Here's How Much Caffeine Is Really In Coca-Cola
Soda is a staple of American dining. The first soda water hit shelves in 1835 and has only grown in popularity since. At one point soda shops were the hubs of youth culture and even now it's unusual to see a group of people sit down without at least one soft drink on the table.
Every now and again, however, there is a push to cut back on soda — and for good reason. Soft drinks are loaded with sugar and as you may have heard, they're really not good for you. But there is another reason that you might want to watch how much soda you're drinking and it has nothing to do with sugar or calories. Instead, it has everything to do with caffeine.
Caffeine is all over the place, and that might make it seem harmless. But as the Mayo Clinic points out, caffeine has a dark side. It can cause muscle tremors, increased heart rate, headaches, and insomnia among other side effects. Of course these symptoms are usually only noticeable once an adult consumes 400 mg or more, again according to the Mayo Clinic. Of course that number is lower for pregnant people (200 mg/day) and those who have caffeine sensitivities.
How Coke Compares
400 mg of caffeine in one day sounds like a lot, especially when you consider that Coke only has between 2.5 and 3 milligrams of caffeine per ounce of soda.
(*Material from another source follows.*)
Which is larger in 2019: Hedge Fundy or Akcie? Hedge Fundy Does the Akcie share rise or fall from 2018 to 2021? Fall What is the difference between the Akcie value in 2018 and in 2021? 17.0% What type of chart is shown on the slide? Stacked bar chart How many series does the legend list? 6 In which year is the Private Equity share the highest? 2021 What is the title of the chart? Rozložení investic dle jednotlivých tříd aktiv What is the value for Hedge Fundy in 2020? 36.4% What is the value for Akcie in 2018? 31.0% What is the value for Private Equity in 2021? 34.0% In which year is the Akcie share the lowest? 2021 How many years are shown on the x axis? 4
Diet Coke has between 3.5 and 3.75 milligrams per ounce (via Center for Science in the Public Interest). They, in turn, got their information directly from company websites. Coffee, for comparison, has 12 milligrams per ounce, while black tea has about 5 milligrams. Green tea has about 4.5 milligrams.
These all seem like small numbers. But these are milligrams per ounce. So a bottle of Coke – usually 20 oz – has about 34 milligrams of caffeine. That means if you have a 16 ounce cup of coffee with breakfast (a grande from Starbucks) and a bottle of Coke with lunch, by dinner you've consumed 226 milligrams of caffeine, over half the daily safe limit.
Soft drinks like Coke have a lower caffeine level than other drink-based sources of caffeine, but they can add up quickly. A can between breakfast and lunch, a refill or two from the fountain when you go out to eat, a can with dinner. Those milligrams add up fast and are definitely worth keeping an eye on.